> _Passage provided_:

# # #

It Might As Well Be Swing
Second annual Jazz Festival held at Faulkner

It Might as Well Be Swing
"It Might as Well Be Spring," by Richard Rodgers and Oscar Hammerstein II, won the Academy Award for Best Original Song eighty years ago this week, in 1946. It was featured in the film musical “State Fair,” and is fondly remembered for its wistful lyrics having to do with spring fever. Many musicians over the years have taken the last word of the title and created albums called “It Might as Well Be Swing.”
We officially entered the season of spring on Friday, March 20. And traditionally, spring also means … Swing! March is Arts Education Month and Music in Our Schools Month, and April is Jazz Education Month.
To celebrate spring, swing, and jazz education, we cordially invite you to the Faulkner University Jazz Festival this Friday night, March 27, at the Tine W. Davis Gymnasium on the Faulkner campus. Admission is free. Concessions, including everything from hamburgers and chicken fingers to chips and candy, will be sold upstairs from the gym at The Grille.
Jazz music is a uniquely American art form, created in the early 20th century. It reached its peak popularity in the 1930s and 1940s with the mass appeal of the Big Band era. Jazz continues to influence our culture through films, television shows, and commercials as well as its signature instrumentation still being heard in the popular music of today.
Here is the lineup for our festival Friday evening, and we invite you to come!
4:00 p.m. – Faulkner University
4:30 p.m. – Orange Beach High School
5:00 p.m. – Alabama State University
5:30 p.m. – ASU Combo
6:00 p.m. – Montgomery Recreators
6:30 p.m. – JAZZIN’
7:00 p.m. – Auburn University
7:30 p.m. – Pike Road High School
8:00 p.m. – Capitol Sounds Lab Band
8:30 p.m. – River Region Brass Band
Michael Bird is an assistant professor of music at Faulkner University.

# # #

> _Parts of the exercise_:
1: According to the jazz festival article, where will the Faulkner University Jazz Festival be held?
2: Return the part of the jazz festival article that begins at the words "Jazz music is" and stops after the words "you to come!", copied word for word.

> _Listed records_:
# # #

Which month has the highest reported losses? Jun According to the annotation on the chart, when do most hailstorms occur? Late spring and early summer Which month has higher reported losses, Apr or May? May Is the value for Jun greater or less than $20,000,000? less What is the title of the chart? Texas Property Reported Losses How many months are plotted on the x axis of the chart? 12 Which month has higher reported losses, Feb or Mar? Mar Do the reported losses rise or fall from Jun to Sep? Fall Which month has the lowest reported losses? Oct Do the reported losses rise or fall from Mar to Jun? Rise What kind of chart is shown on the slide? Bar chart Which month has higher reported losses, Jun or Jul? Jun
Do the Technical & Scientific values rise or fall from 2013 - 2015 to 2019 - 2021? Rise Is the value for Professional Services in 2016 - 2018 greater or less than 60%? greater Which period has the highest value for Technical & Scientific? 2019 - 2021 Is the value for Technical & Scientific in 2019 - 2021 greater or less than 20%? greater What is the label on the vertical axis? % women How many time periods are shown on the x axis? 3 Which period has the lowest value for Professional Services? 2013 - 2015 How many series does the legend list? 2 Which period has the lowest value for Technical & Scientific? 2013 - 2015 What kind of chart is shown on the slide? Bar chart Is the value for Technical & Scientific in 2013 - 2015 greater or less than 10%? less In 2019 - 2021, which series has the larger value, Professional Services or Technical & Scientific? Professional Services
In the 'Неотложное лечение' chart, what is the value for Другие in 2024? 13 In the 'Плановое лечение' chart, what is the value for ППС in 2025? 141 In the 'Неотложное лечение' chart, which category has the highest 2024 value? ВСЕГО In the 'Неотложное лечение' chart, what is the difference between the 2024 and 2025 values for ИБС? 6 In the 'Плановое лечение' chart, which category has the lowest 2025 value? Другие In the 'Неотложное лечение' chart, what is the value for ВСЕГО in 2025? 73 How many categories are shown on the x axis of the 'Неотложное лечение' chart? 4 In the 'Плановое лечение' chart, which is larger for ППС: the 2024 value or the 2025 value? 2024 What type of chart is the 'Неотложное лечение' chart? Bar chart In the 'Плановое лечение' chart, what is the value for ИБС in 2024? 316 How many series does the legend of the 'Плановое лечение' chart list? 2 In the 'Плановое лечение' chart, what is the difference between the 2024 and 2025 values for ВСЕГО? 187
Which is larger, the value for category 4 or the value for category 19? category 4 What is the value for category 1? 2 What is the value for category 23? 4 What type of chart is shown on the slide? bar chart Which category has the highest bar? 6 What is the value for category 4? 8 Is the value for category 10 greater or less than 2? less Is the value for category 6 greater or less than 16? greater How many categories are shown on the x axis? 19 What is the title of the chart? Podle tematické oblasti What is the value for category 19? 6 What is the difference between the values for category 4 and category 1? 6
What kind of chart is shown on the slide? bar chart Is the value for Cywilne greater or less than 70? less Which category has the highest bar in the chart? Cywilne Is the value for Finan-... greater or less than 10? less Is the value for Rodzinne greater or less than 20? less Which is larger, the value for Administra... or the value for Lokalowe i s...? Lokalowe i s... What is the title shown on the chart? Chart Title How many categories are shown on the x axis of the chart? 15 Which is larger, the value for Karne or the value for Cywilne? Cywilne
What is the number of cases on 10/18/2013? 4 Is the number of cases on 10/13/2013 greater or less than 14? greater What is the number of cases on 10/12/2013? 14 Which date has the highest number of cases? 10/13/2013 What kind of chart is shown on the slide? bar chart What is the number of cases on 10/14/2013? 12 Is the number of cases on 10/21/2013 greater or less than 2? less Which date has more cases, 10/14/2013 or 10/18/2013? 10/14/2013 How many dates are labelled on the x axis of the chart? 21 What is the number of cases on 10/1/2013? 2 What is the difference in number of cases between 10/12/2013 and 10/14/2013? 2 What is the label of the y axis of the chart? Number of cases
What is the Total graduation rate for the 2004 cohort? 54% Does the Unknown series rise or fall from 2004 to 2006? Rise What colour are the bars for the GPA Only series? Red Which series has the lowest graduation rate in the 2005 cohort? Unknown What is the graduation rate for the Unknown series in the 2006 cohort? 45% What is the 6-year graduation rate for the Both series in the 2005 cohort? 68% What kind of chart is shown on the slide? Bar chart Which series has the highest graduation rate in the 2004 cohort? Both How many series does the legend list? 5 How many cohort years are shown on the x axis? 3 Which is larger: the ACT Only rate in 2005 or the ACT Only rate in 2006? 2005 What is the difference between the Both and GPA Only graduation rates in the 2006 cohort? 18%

# # #

> _Results of the exercise_:
1: At the Tine W. Davis Gymnasium on the Faulkner campus.

2:
Jazz music is a uniquely American art form, created in the early 20th century. It reached its peak popularity in the 1930s and 1940s with the mass appeal of the Big Band era. Jazz continues to influence our culture through films, television shows, and commercials as well as its signature instrumentation still being heard in the popular music of today.
Here is the lineup for our festival Friday evening, and we invite you to come!